Review: Cade’s Rebellion is a smart, memorable story of clashing culturesPublished April 23, 2018
Clarion Review – 4 Stars http://www.clarionreview.org/
Intelligent and lingering, Sheehy’s book is a look at a different kind of life just inside the Washington Beltway.
Edward Sheehy’s Cade’s Rebellion is a smart, memorable story of clashing cultures.
Jack Cade, a veteran of the war in Iraq, ekes out a living in Arlington, Virginia, driving his own cab. At home, he enjoys the company of neighborhood friends and follows the local baseball team. When it appears that the five thousand residents of Glebe Valley Apartments where he lives—more than half of whom are from Central America—will be displaced to make way for urban development, Cade realizes he must organize one last mission to save his home.
A diverse cast of characters includes Cassandra, a psychic from Trinidad and Cade’s romantic interest; Cade’s friend Luis, who is hiding a terrible secret about his past; an energetic young priest; a somewhat sleazy up-and-coming realestate developer; Rita, a legal-aid lawyer from Miami with uncertain motives; and a ruthless killer with a business degree who is trying to make a name for himself. These various lives connect and intersect. While Cade is the focus, considerable space is given to Luis and Rita as well.
A wealth of background information is included, including on Cade’s time in Iraq; those descriptions ably capture events with long-reaching impacts. Similarly, the novel addresses the 1980–1992 civil war in El Salvador; its aftermath haunts both Luis and Father Gustavo Romero. The land on which the apartments sit is also put into historical context. Combined, such elements make for intriguing reading.
Characterizations are nuanced. Cade is only occasionally a nice guy; he deals with PTSD and a lingering addiction to pain pills. While many of the characters whom Cade encounters exemplify the dark side of human nature, his core group of friends retain some innate goodness. Their lives are captured in a heartfelt way as they strive to live as best as they can, even when circumstances make it difficult.
The story follows a somewhat straight line, but as characters’ motives change, the action becomes more fluid and uncertain. Dialogue is authentic, and Cade’s inner responses are a hoot to follow as he wisely swallows words that he probably shouldn’t say aloud.

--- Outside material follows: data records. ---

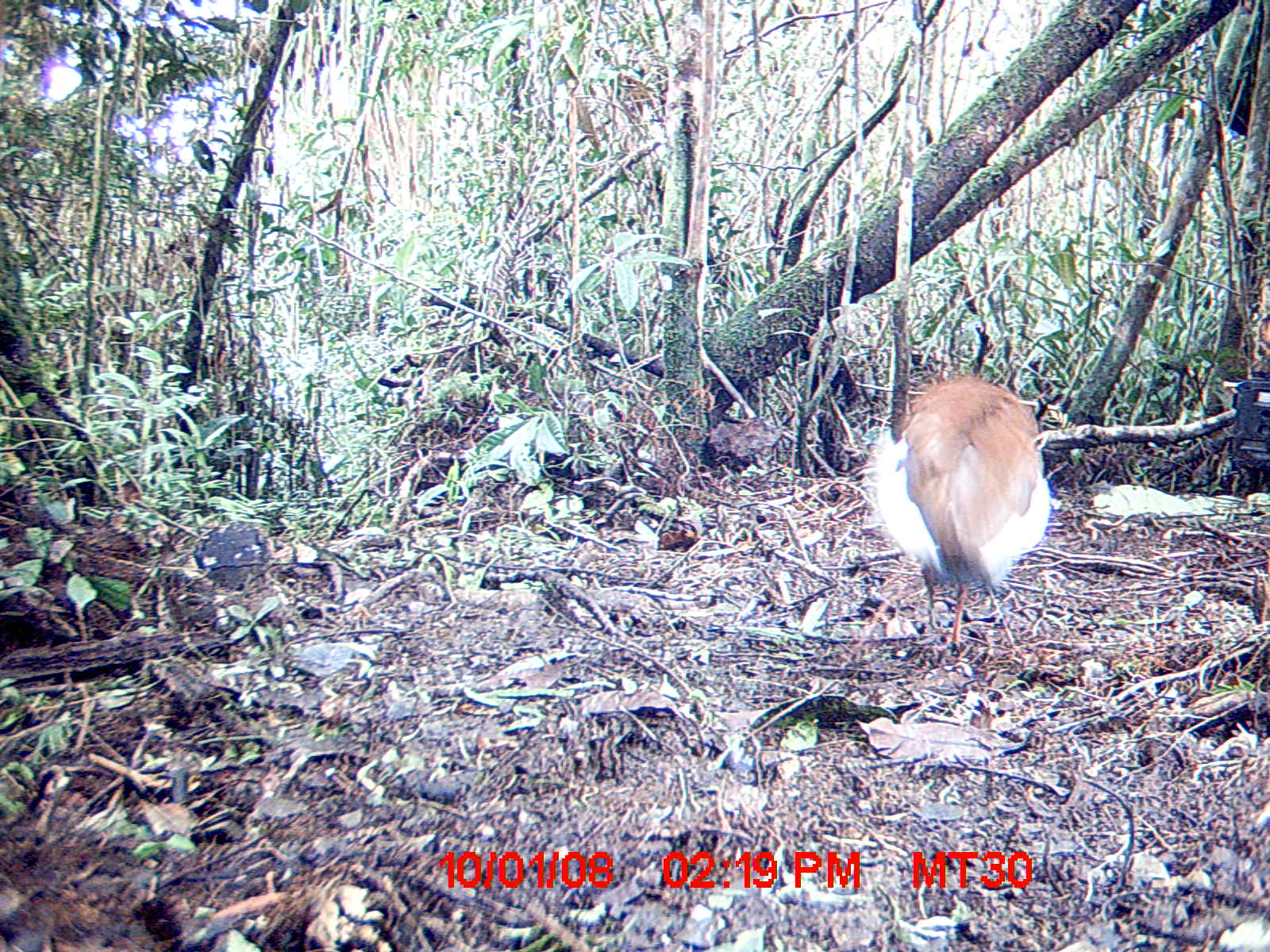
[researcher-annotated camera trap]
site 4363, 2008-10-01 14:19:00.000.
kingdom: Animalia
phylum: Chordata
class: Aves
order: Pelecaniformes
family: Threskiornithidae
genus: Lophotibis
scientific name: Lophotibis cristata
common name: madagascan ibis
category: lophotibis cristataa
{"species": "lophotibis cristataa (madagascan ibis) (Lophotibis cristata)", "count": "2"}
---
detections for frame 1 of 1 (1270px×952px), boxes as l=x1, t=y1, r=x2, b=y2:
lophotibis cristataa: l=863, t=367, r=1051, b=654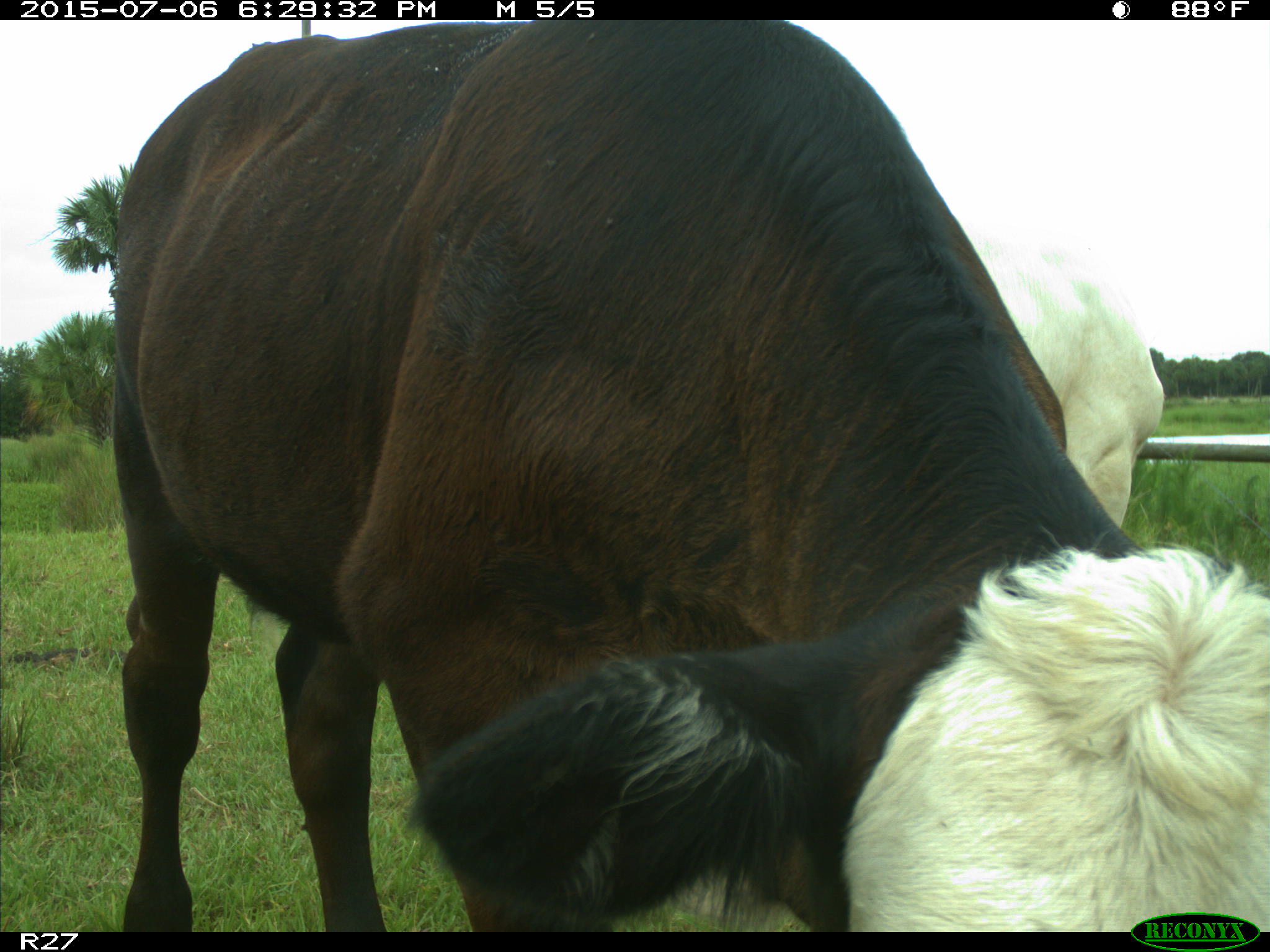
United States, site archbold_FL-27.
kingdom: Animalia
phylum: Chordata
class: Mammalia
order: Artiodactyla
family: Bovidae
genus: Bos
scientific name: Bos taurus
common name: domestic cow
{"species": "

Information about the real-estate industry is succinctly delivered and flows into the story. The book’s themes are very current, as with its ICE (Immigration and Customs Enforcement) raids and a WASPy watchdog group of local wives who spy on “Pedro” at the local gas station.
While the outcome of their battle with the large real-estate conglomerate is not what the majority of the Glebe Valley residents envision, there is cause for hope. The book’s multiple story lines and characters satisfyingly merge, despite the loss of several key players. The final chapter takes place two months after the conclusion of the story and nicely ties up loose ends.